+++ PAGE TEXT +++

Moreno, Polis and other state-level Democrats late last month announced a state stimulus program, with $375 one-time checks for some 435,000 Coloradans who earn less than $52,000 annually. Though those Democrats celebrated the announcement as an indication of their commitment to provide real relief to people in need, Moreno said last week that the announcement was really more notable for what it didn’t include.
“It’s not going to sustain people, honestly. It just isn’t,” he said. “It’s what we could afford to do.”
Colorado cannot deficit-spend, unlike the federal government, which is why state leaders are so desperately hopeful for a new round of stimulus from Congress.
Perlmutter, an Arvada Democrat, told The Post he predicts that new round will arrive “in the next month or so.”
Of state leaders’ dilemma, he said, “Their hesitation to add more restrictions is legitimate, because we haven’t been able to pass (new relief).”
Failed messaging
The governor said in the spring and still today that a stay-at-home order is a last resort, a “blunt tool” that should be avoided in favor of more precise, scalpel-like measures. But the public health crisis today is even greater than it was in March and April, with the state setting new records for hospitalizations and new COVID-19 cases, and no sign of a plateau or decrease on the immediate horizon.

+++ DATASET CONTENT +++

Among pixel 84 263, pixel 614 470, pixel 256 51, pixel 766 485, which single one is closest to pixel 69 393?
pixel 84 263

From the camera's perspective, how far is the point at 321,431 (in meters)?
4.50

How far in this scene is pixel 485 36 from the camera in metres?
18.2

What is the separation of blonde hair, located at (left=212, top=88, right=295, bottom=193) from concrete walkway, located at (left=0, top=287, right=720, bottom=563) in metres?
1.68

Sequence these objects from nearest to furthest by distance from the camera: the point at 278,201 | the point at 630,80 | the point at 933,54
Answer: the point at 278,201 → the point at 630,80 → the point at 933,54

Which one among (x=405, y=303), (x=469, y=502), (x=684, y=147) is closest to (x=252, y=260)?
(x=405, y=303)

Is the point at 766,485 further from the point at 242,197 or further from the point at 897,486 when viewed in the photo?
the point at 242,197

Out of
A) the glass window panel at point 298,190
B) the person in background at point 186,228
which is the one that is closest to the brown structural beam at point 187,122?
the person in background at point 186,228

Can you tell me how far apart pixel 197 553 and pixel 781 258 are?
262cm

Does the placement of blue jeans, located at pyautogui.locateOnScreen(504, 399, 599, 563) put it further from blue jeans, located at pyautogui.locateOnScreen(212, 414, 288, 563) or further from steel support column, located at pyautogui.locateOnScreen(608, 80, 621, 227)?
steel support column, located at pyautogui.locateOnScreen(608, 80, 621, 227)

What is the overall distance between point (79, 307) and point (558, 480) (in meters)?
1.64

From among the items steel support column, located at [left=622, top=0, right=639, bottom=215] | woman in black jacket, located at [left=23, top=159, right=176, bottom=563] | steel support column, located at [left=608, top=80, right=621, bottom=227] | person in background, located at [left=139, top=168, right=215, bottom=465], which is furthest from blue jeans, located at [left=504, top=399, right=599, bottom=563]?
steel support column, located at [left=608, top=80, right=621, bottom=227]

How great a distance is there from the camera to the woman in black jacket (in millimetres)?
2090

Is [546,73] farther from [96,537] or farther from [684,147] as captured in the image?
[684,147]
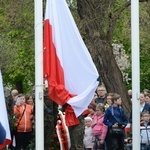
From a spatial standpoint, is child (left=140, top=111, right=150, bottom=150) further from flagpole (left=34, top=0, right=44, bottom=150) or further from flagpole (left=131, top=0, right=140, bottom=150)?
flagpole (left=34, top=0, right=44, bottom=150)

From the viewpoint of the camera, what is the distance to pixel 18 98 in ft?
60.8

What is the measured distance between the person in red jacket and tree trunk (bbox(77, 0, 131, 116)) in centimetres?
428

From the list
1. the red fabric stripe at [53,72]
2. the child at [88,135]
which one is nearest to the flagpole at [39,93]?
the red fabric stripe at [53,72]

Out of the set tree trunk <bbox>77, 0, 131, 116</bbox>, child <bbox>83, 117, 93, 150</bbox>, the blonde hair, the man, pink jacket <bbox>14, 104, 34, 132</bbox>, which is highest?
tree trunk <bbox>77, 0, 131, 116</bbox>

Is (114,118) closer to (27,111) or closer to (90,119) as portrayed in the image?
(90,119)

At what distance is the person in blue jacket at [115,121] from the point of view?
16.5 meters

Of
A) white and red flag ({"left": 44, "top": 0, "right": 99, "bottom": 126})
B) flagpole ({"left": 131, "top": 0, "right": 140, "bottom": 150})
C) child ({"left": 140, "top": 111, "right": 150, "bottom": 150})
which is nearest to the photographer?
white and red flag ({"left": 44, "top": 0, "right": 99, "bottom": 126})

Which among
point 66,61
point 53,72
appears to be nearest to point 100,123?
point 66,61

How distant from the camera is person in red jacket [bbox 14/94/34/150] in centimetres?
1802

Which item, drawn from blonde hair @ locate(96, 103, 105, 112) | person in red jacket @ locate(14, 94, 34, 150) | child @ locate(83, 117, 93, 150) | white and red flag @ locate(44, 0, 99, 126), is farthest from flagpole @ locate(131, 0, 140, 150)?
person in red jacket @ locate(14, 94, 34, 150)

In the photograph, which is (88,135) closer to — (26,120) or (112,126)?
(112,126)

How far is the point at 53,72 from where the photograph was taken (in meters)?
11.9

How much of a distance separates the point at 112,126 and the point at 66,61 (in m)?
4.92

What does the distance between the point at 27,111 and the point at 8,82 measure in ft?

+++

WHAT THE TASK ASKS :: Continue the passage on Colorado's pandemic relief and restrictions, starting after its final sentence. The records play no part in what comes next.

THE ANSWER ::
The scalpels aren’t working, and as of Friday the state’s color-coded dial system showed nearly half of Colorado’s 64 counties at Level Orange — one step away from a lockdown
Polis and local leaders have tried in countless press conferences and ad campaigns to persuade people to wear masks, avoid gatherings and maintain social distance. The governor has tried to scare people straight in his messaging, stating repeatedly that “the grim reaper” is the ultimate enforcer of coronavirus-related restrictions. On Friday he compared someone attending an unsafe family Thanksgiving gathering to putting “a loaded pistol to grandma’s head.”
He and other leaders have tried futilely to foist the responsibility to slow the spread of the virus on citizens.
“It’s about personal responsibility. It’s about recognizing that the things that I do impact people around me, and their health and wellbeing,” Hancock told The Post.
But he knows that message isn’t getting through to enough people.
“We can send people home,” Hancock said. “That’s our next — really, the thing we want to avoid the most.”
Some county-level officials have already pressed Polis to take action. Though Hancock has not called for a stay-at-home order yet, he did tell The Post he thinks that if Denver gets to that point, the order should come from the state and not from his office.
In March, Hancock pressed Polis behind the scenes to issue a statewide stay-at-home order. Polis initially resisted, and Hancock eventually placed Denver under lockdown two days before Polis relented and issued a statewide mandate.
Polis has lately tried not to entertain the idea of a stay-at-home order, answering questions about such a step by continuing to preach personal responsibility. The virus, meanwhile, is spreading uncontrolled through the state, possibly overwhelming hospital capacity here before year’s end.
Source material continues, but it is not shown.